- **Sobre o exercício**: Copie do texto sobre a crise humanitária na Venezuela o trecho que começa em "Se as imagens" e termina em "reserva de água.", sem alterar nenhuma palavra.

- **Secção de texto**:
Milhares de pessoas não têm o que comer na Venezuela, muitos doentes morrem nos hospitais, enquanto desesperam por medicamentos. Na verdade, a crise humanitária nunca foi tão aguda, e parece ficar pior, a cada dia que passa. Desta vez, o sintoma de que o cenário está ainda mais negro são várias fotografias que mostram uma enorme quantidade de alimentos, provenientes de ações de ajuda humanitária, a serem despejados num terreno e numa reserva de água, por ordem do presidente. Será, este, mais um ato desumano do presidente Maduro, ou uma tentativa, pouco ética, de pintar um retrato mais desolador sobre a situação que se vive no país da América Latina?

Se as imagens podem deixar dúvidas do que se trata, onde se verificou e por que motivos aconteceu, o texto que as acompanha não deixa margem para hesitações: “Que desumano, esse ditador Nicolás Maduro merece punição rigorosa, jogou rio abaixo toneladas de ajuda humanitária que os países enviaram para o povo venezuelano”. Perante a grave crise humanitária que se vive na Venezuela, onde os supermercados continuam de prateleiras vazias e os hospitais sem medicamentos, até os corações mais frios e racionais correm o risco de sentir vontade de dar aos braços impulsos justiceiros. A publicação que tem corrido as redes sociais nos últimos dias, sobretudo o Facebook e o Twiterr, mostra quatro imagens, onde se vêem alimentos no chão, e um contentor a despejá-los, não apenas num descampado, mas também numa reserva de água.

- **Listagem fornecida**:
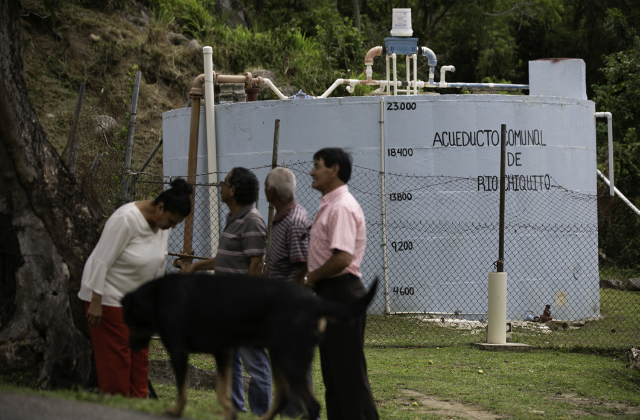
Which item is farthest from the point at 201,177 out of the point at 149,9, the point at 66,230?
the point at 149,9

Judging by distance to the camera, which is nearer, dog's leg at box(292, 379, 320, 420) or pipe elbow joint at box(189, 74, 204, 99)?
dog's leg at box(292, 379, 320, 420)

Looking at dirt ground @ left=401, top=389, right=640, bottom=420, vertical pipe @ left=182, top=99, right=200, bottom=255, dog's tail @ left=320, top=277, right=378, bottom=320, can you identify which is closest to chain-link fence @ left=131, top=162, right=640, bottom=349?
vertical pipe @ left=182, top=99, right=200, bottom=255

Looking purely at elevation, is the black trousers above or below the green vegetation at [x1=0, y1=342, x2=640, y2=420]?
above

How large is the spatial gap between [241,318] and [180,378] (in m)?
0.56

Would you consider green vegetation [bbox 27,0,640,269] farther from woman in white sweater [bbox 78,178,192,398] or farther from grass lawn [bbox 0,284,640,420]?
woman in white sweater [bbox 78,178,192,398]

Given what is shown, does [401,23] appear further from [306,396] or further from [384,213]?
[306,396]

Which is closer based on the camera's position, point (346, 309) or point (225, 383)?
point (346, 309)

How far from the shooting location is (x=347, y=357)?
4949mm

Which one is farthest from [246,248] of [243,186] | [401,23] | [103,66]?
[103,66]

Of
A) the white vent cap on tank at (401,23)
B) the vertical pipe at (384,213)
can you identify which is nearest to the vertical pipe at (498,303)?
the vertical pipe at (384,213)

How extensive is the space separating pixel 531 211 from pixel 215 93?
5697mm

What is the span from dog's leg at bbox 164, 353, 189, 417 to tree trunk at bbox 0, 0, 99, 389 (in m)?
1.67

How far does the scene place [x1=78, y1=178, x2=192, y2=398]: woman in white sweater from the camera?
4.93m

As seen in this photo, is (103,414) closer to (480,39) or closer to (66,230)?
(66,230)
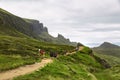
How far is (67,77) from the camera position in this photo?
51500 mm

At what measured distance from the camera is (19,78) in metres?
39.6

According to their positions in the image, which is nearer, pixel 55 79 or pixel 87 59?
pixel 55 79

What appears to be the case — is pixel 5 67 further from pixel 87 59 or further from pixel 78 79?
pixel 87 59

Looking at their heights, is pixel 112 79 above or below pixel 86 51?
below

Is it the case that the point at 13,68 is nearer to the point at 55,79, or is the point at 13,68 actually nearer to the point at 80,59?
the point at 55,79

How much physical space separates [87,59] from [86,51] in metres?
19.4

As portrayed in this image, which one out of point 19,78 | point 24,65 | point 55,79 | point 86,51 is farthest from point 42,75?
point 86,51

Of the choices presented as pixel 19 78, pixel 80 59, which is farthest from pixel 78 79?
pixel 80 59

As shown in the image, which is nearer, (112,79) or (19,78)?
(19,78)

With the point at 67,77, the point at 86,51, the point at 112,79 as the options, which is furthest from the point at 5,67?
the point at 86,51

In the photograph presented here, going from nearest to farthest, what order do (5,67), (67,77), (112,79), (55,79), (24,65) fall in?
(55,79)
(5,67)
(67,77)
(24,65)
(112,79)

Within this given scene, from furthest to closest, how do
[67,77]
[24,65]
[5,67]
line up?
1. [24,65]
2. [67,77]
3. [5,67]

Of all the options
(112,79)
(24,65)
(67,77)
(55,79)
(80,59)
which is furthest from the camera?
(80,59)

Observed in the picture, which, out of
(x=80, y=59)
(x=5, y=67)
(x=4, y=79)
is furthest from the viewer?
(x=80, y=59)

- **Resposta**:
Se as imagens podem deixar dúvidas do que se trata, onde se verificou e por que motivos aconteceu, o texto que as acompanha não deixa margem para hesitações: “Que desumano, esse ditador Nicolás Maduro merece punição rigorosa, jogou rio abaixo toneladas de ajuda humanitária que os países enviaram para o povo venezuelano”. Perante a grave crise humanitária que se vive na Venezuela, onde os supermercados continuam de prateleiras vazias e os hospitais sem medicamentos, até os corações mais frios e racionais correm o risco de sentir vontade de dar aos braços impulsos justiceiros. A publicação que tem corrido as redes sociais nos últimos dias, sobretudo o Facebook e o Twiterr, mostra quatro imagens, onde se vêem alimentos no chão, e um contentor a despejá-los, não apenas num descampado, mas também numa reserva de água.